History

United States
- Name: USLHT Dahlia
- Namesake: Dahlia
- Builder: Neafie & Levy
- Launched: 1874
- Fate: Sold into commercial service, 5 May 1909; Wrecked, 11 March 1912;

General characteristics
- Type: Lighthouse tender
- Tonnage: 623 long tons (633 t) gross; 353 long tons (359 t) net;
- Length: 129 ft 5 in (39.45 m)
- Beam: 25 ft (7.6 m)
- Draft: 10 ft 5 in (3.18 m)
- Propulsion: Steeple compound engine, 1 screw
- Armament: None

= USLHT Dahlia =

The United States Lighthouse Tender Dahlia was a lighthouse tender serving on the Great Lakes.
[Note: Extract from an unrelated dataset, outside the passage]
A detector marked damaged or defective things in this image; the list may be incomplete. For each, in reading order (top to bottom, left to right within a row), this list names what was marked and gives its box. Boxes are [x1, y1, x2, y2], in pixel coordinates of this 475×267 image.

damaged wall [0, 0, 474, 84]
The first Great Lakes tender to be specifically built for that purpose, she was built in 1874 by Neafie & Levy and placed into commission at Detroit, Michigan. The ship was refitted in 1881, and again in 1891.
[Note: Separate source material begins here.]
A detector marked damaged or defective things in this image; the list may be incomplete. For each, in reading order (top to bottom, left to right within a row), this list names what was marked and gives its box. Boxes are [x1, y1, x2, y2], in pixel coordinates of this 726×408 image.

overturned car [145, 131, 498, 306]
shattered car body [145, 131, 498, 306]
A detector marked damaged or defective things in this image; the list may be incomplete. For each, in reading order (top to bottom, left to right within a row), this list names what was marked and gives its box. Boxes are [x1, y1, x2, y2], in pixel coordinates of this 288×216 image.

On 5 November 1907 while docked at Milwaukee she was struck by receiving $450 in damage. On 5 May 1909 she was sold to E. W. Seymour, of Chicago, and rebuilt as passenger and freight carrier, and rechristened Flora M. Hill on 12 May 1910, under which name she served as a ferry between Chicago and Green Bay. The ship became stuck in heavy ice on 11 March 1912, while attempting to enter Chicago Harbor; after her passengers were unloaded, she was allowed to sink to the bottom, where her remains were seen as a shipping hazard and dynamited.